By Roberta M. Gubbins, Ingham County Legal News
Lawyers write. They write briefs, opinion letters, memos, contracts of all sorts and sizes, wills, trusts—I could go on forever. Many write fictionalized stories based on events that happened during the course of their careers. Some of those stories are published and some are made into movies. How does that happen?
Recently I met with Rick Porrello, author of “To Kill the Irishman, the War that Crippled the Mafia” and his agent, Peter Miller, of PMA Literary & Film Management, Inc. They were in Detroit to assist with the filming of the action movie based on Porrello’s book, the true story of mobster, Danny Greene, a violent Irish-American gangster who competed with the Italian mob in 1970’s Cleveland--a competition that provoked a country-wide turf war.

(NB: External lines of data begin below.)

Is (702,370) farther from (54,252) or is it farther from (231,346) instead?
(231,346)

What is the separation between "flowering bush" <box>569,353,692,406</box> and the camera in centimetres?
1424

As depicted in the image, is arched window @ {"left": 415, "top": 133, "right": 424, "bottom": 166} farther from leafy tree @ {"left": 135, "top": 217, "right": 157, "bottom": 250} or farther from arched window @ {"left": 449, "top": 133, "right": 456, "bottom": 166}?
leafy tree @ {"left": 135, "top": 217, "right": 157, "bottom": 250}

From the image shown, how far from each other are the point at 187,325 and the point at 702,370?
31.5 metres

Code Entertainment is producing the movie, which stars Ray Stevenson as Danny Greene, Christopher Walken as loan shark and nightclub owner, Shondor Birns, and Val Kilmer as the Cleveland police detective who befriends Greene. Jonathan Hensleigh directs the film. “They plan to release it by St. Patrick’s Day,” said Porrello.
Porrello, now Chief of Police in Cleveland, wrote his first book, “Superthief,” about his mobster grandfather and uncles who were killed in the early 1930s by opposing factions of the mob. “I started “The Irishman” immediately after my first book. My wife and I opened a bottle of champagne when we got the author’s copies, and I said I would never, ever do this again. But once I got those books in my hands, I thought ‘I’ve got to do this again, very soon.’
I self published “The Irishman.” I couldn’t come to terms on a deal with my original publisher so I decided to self-publish the book.” When it came out, two movie companies got in touch with Porrello, wanting exclusive movie rights. “I had no idea how to decide between them. I contacted Peter (Miller). He read the contracts, negotiated for me, and advised me which deal was best.” Code Entertainment bought the movie rights. “That was eleven years ago.”
“Where we are now,” said Miller, joining us after one of his many phone calls, “with the movie in production, and the book going to be published by Simon and Schuster, and I’m now going to auction it off in England and Ireland, is where we want to be.”
“It is not easy getting a movie produced. It has gotten much more complicated. There are two ways to make movie deals. One is you work with a studio, sign a contract with them, and you are at their complete mercy. On those deals, I get a fee as an executive producer and they buy the movie rights. That is plan A.”
“Plan B is an independent deal. Code Entertainment has five investors. We wanted to do it as a bigger movie, but the actors wanted a bonus package to be able to bring their entourage. You would not believe what these actors bring to the table—‘an extra non-accountable one million dollars for their chef and their barber and their baby sitter and on and on.”
“This is very important to Rick, I am proud that we worked for a long time to accomplish this. And the script is dynamite. This has been a long road for Rick, but it is a good road, and it will give him gravitas in his world. He will sell more books.”
“My first edition of the “Irishman” had lots of errors in it,” said Porrello, laughing. “I didn’t have a professional editor or proof reader, but the book was selling so well that after the third printing, I got almost all of the errors sorted out. It still needs work but we never got to that point. Now we will, because the book is being published by Pocketbooks and they will work with me to polish it.”
“I promoted it by starting a web site called AmericanMafia.com. It is the biggest and most comprehensive organized crime history on the net. We are eleven years old, and we get several thousand hits per day. And everything is archived—we have many original feature stories. Several authors who have written books about organized crime started with AmericanMafia.com.”
Miller and Porrello are executive producers of the film. After our meeting, they were off to the film set to watch as Porrello’s book was made into a movie. With luck, we will see the final result next spring.
Cutline for photo: Peter Miller, PMA Literary & Film Management, Inc. and Rick Perrollo, author of “To Kill the Irishman,” celebrate the filming of a movie based on Perrollo’s book.